* **BLOC DE TEXTE**:
Interview gourmande – Carl Marletti – Paris
Carl Marletti, ancien chef pâtissier du Grand Hôtel Intercontinental, a eu la gentillesse de me recevoir la semaine dernière dans sa délicieuse pâtisserie de la rue Censier, pour un entretien gourmand et alléchant. Ayant eu un parcours sans fautes dans l’univers du goût, cet amoureux d’une pâtisserie alliant saveurs et textures est également un féru de voyages et aime s’imprégner des rencontres qu’il y fait.
Pouvez vous me décrire une journée type ?
C.M. Je me lève à 4h du matin et ensuite je commence entre 5 et 6h. En premier, on s’occupe essentiellement de la cuisson, c’est à dire on cuit les fonds de tartelettes, les feuilletages. On fait toutes les préparations de base et la fournée de la sélection du jour. En général, on réalise entre 25 et 30 gâteaux en semaine, et le week-end entre 35 et 40. Donc le matin, on fait toutes les préparations de la boutique, ça va de la cuisson à la finition des petits gâteaux, pour être opérationnel à 10h à l’ouverture. C’est un peu comme au théâtre, on a le stress de la préparation et à 10h le rideau se lève et le spectacle commence. Il faut que tout soit prêt. Ensuite, on fait toute la mise en place (pâte feuilleté, préparation de crème, préparation des commandes). Ma journée se termine vers 21h non stop.
Est-ce que votre passion de la pâtisserie se transmet de génération en génération ?
C.M. Oui, tout à fait. C’est quelque chose que j’ai hérité de mon grand-père pâtissier boulanger. Je suis en fait issu d’une famille de pâtissier, j’ai été élevé dans l’univers Lenôtre. Ainsi, c’est quelque chose que j’ai envie de transmettre également à mes clients. Je veux que le client ressente cette générosité, car je suis quelqu’un d’entier. Je veux qu’on puisse retrouver cette émotion. J’aime les gout francs. J’aime prendre des classiques et les revisiter en les remettant au goût du jour. Donc les alléger, car les attentes des gens ont changé.
Quelle est la création dont vous êtes le plus fier ?
C.M. Il y en a une que j’aime le plus particulièrement, car je l’ai crée pour ma femme. Elle s’appelle le Lily Valley. C’est un Saint Honoré à la violette. La pâtisserie c’est quelque chose de très féminin et sensuel. La majeure partie de ma clientèle sont des femmes, car elles restent très gourmandes. J’aime les choses élégantes et le concept de ma boutique c’était de faire une bijouterie à gâteaux. Je ne fais que des gâteaux individuels. Esthétiquement, c’est vraiment joli de voir un linéaire de petits gâteaux, tous très soignés. D’ailleurs, pour ma signature, je mets de la feuille d’argent un peu partout, car je trouve ça beaucoup plus contemporain que de la feuille d’or et des perles en argent. Ma femme a une boutique de fleurs qui s’appelle Lily Valley et par amour je lui ai créé un gâteau. Je fais également toute une sélection de confitures, à la base assez classiques mais aussi fruits et chocolat et fruits et fleurs. Toutes les confitures déclinées fruits et fleurs sont marquées Carl Marletti pour Lily Valley que je vends également dans sa boutique de fleurs. (ndlr : Lily Valley – 101, rue Monge – 75005 Paris. www.lilyvalley.fr)

* **CONSIGNE**: D'après l'entretien ci-dessus, pour quelle raison Carl Marletti place-t-il de la feuille d'argent sur ses gâteaux en guise de signature ? Répondez en une à trois phrases.

* **EXTRAITS D'ENREGISTREMENTS**:

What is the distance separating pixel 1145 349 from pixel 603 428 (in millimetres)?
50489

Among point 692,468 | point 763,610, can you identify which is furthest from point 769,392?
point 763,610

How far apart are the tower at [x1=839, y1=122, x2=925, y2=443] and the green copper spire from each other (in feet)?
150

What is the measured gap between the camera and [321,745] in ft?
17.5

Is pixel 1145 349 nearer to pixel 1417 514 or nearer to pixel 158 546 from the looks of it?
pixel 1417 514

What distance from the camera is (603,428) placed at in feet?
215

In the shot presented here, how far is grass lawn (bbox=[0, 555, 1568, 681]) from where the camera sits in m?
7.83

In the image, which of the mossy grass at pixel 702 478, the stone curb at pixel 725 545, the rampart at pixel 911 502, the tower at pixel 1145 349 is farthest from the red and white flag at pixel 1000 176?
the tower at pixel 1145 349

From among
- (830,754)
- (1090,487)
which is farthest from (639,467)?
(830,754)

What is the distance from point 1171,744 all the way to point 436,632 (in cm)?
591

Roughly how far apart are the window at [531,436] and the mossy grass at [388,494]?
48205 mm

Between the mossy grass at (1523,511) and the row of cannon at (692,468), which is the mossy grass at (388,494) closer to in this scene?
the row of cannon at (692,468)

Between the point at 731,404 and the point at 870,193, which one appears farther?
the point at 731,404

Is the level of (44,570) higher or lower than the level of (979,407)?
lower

* **RÉPONSE RÉDIGÉE**: Carl Marletti met de la feuille d'argent un peu partout sur ses gâteaux parce qu'il trouve cela beaucoup plus contemporain que la feuille d'or et les perles en argent.